Evaluating the Potential of Synthetic Patient Data Generation to Accelerate Real-World Evidence (RWE) Generation

Speaker(s)

Törnqvist M, Dry L, Pinon G, Movschin A
Quinten Health, Paris, France

Presentation Documents

OBJECTIVES: The increasing rise of machine learning methods in medical research requires large-scale and high-quality patient data. However, concerns regarding privacy, cost, and availability limit their accessibility. Leveraging synthetic data that mimics Real-World data (RWD) emerges as a promising solution, increasingly considered by pharmaceutical industries. This approach enables the generation of customized synthetic patient data of various sizes, without some of the limitations of RWD such as missing values and class imbalances. Recently, deep learning methods, such as Generative Adversarial Networks (GANs), have demonstrated remarkable performance in generating reference RWD, particularly in the field of economics. This study evaluated GANs, for synthesizing electronical health records (EHRs).

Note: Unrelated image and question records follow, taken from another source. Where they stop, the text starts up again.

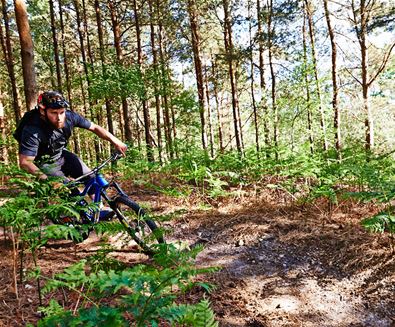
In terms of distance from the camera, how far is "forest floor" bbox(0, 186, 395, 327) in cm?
341

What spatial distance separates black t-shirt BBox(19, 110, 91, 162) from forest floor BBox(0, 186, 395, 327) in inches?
53.4

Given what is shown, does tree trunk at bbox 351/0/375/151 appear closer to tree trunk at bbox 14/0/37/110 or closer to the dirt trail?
the dirt trail

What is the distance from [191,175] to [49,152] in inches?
124

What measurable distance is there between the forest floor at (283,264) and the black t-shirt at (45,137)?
1.36 meters

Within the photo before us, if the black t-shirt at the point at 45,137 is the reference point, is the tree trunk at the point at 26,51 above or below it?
above

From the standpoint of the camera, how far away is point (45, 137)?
4.24 m

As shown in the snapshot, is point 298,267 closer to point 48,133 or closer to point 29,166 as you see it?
point 29,166

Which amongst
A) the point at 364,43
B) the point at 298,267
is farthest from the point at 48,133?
the point at 364,43

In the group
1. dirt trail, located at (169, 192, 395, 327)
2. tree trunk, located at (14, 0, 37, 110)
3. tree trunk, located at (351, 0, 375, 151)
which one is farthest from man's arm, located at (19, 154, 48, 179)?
tree trunk, located at (351, 0, 375, 151)

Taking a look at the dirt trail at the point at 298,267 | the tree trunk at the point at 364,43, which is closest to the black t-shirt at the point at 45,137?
the dirt trail at the point at 298,267

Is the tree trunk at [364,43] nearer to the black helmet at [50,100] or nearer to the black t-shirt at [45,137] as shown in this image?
the black t-shirt at [45,137]

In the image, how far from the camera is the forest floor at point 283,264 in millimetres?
3414

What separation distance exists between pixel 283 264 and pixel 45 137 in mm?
3495

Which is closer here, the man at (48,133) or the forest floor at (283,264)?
the forest floor at (283,264)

METHODS: MIMIC-III, a publicly accessible database of EHRs from intensive care, was chosen to train GANs specifically designed for synthesizing tabular data, CTGAN and CTABGAN. CTGAN addresses class imbalance by incorporating conditional generation, while CTABGAN can model a mixture of continuous and categorical variables through innovative data encoding. The synthetic data was then evaluated for fidelity, privacy and correlation with the original data using statistical measures and comparative visualizations of data distributions.

RESULTS: This study highlighted the potential of GAN-based deep learning approaches for generating synthetic patient data. The evaluation of two GANs on MIMIC-III demonstrated their ability to produce realistic synthetic health data while preserving privacy. However, GANs require large datasets, significant computational resources, and can be challenging to converge.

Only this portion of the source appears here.